Take the lines below from the one with "Проектирование результатов освоения ОП." through the one with "WENONAH TEA ROOM" and print only them, exactly. Don't print the pictures.

Segment Start: Given records

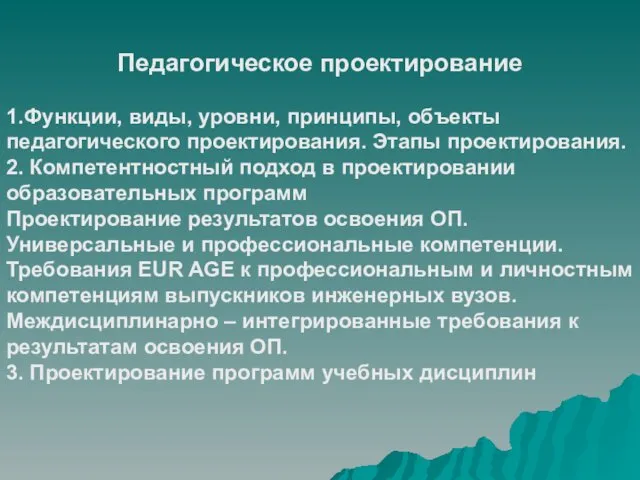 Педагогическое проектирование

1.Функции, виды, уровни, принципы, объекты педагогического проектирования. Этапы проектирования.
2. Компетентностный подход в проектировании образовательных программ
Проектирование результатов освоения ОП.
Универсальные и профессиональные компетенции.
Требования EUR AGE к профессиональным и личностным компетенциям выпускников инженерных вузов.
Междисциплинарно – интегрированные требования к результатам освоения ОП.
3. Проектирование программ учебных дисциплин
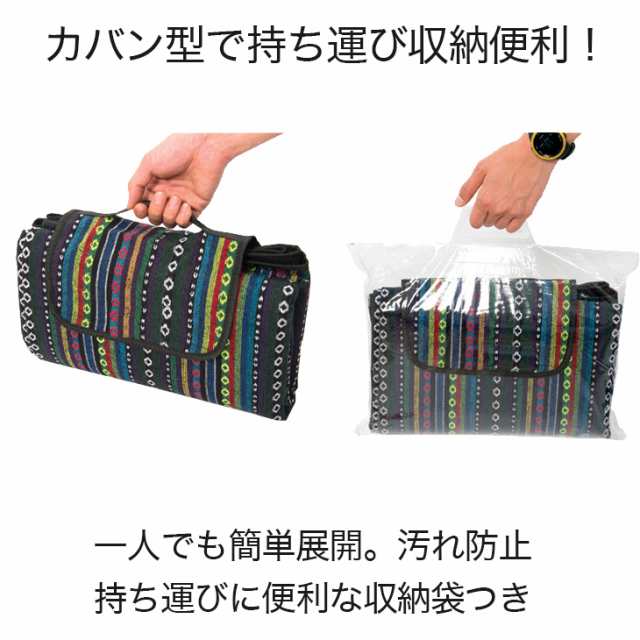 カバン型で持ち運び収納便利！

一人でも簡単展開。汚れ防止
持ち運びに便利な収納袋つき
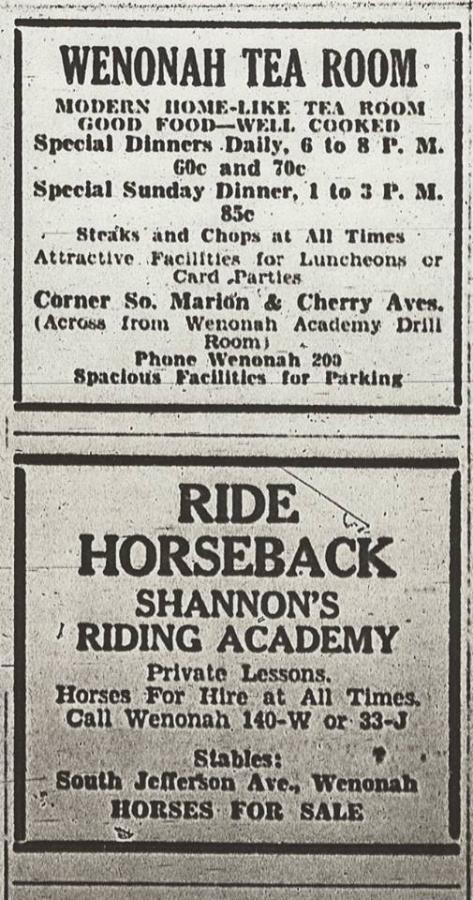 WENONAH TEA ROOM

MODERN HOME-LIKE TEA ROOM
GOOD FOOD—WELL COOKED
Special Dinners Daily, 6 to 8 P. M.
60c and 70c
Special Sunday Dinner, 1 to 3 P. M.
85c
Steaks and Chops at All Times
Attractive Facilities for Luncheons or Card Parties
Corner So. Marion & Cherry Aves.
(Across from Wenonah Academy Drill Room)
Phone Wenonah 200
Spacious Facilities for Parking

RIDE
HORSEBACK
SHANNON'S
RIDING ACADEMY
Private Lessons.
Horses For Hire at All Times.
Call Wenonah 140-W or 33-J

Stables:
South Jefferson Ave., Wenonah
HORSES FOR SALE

Segment End: Given records

■ **Task response**:
Проектирование результатов освоения ОП.
Универсальные и профессиональные компетенции.
Требования EUR AGE к профессиональным и личностным компетенциям выпускников инженерных вузов.
Междисциплинарно – интегрированные требования к результатам освоения ОП.
3. Проектирование программ учебных дисциплин
 カバン型で持ち運び収納便利！

一人でも簡単展開。汚れ防止
持ち運びに便利な収納袋つき
 WENONAH TEA ROOM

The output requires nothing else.